Recent Obituaries: June Foreman
June Foreman, former resident of Sullivan, passed away June 20, 2026 at a care center in Luverne, Alabama. She was 96 years old. Born Francis June Bell in the cold pre-dawn of Christmas at the start of the Great Depression in 1929, she grew up on a red dirt road where water came from a well, and light from oil lamps. Her father, Johnny, ran a small farm and worked timber while her mother, Beatrice, wrangled chickens and made biscuits in a cast iron pan. As the middle child, June worked the mule-plowed fields, picked cotton, and tended livestock as readily as her older brother James and younger brother Jerry.
She graduated from Dozier, Alabama High and went on to business school in Montgomery. There, on a blind date, she met a young military man from Chicago. After some courtship, Dale Foreman asked her to marry him as he boarded a bus back to the base. After that, they were rarely apart unless the Air Force demanded it. In the Carolinas, their first baby passed away in just days. Then in South Dakota, they had a girl, Chris. When the military took Dale to Morocco, June boarded a small military ship to cross the ocean and join him, landing in the tumult of Casablanca. She gave birth to her son, Robert, in north Africa. Back in the U. S., Tom was born in Illinois.
June loved her family and took on all manner of challenges in their care: ice skating, hiking and camping in the Black Hills, waiting out blizzards, suffering heatwaves, and watching tornadoes on the Great Plains. She endured-and even enjoyed- endless rounds of kids sports, music lessons, plays, pageants, and magic shows (performed by her son, Tom). Religion played a large role in her life and she was eternally faithful. She organized the non-denominational Neighborhood Womens' Bible Coffees while living in Sullivan and was active in the Methodist Church, helping at church socials, Bible School, and summer camp. Time and again, she oversaw the endless logistics of moving the family from place to place as her husband Dale's military and civilian jobs dictated it. Dale's job with the Illinois Department of Natural Resources brought him to Sullivan as the first superintendant at Eagle and Wolf Creek State Parks on Lake Shelbyville.

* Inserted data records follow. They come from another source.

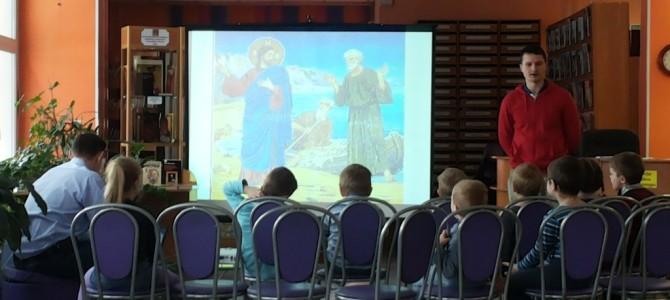 Занятие в младшей группе Детского православного клуба 20 Марта.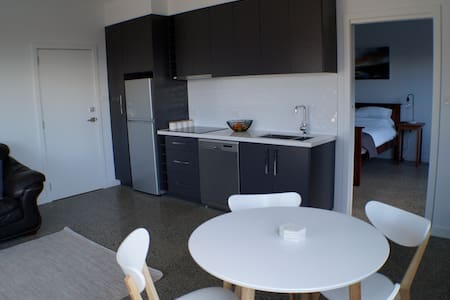 Modern New Apartment - Launceston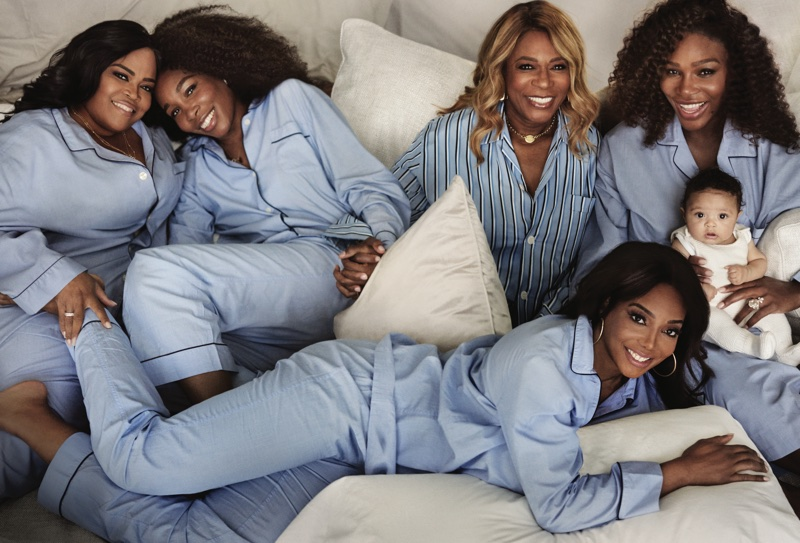 Posing with her siblings, mother and daughter Alexis, Serena Williams wears J. Crew pajamas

She and Dale retired to her homeland in southern Alabama where she spent the final fifty years of her life in a house Dale built on the farm field she once worked. There they hosted friends for Fourth of July fireworks, cared for her aging mother, and watched her grandkids grow as they heard her stories, and wonderful laugh, felt her kind touch, and witnessed her goodness which will surely ripple through their lives, too.
June is survived by her daughter Chris and husband Pete Johnston, son Robert Foreman, son Tom Foreman and wife Linda, six grandchildren, and thirteen great-grandchildren. She was preceded in death by her husband Dale, her parents, her brothers, and her daughter-in-law Beth. Her funeral will be held on June 27, 2026 at 10:30 AM at Liberty Congregational Church on Lester Bell Road, Dozier, Alabama, which is the church that she and Dale built and led upon their retirement. Visitation will be the night before in Andalusia, Alabama at the Foreman Brown-Service Funeral Home.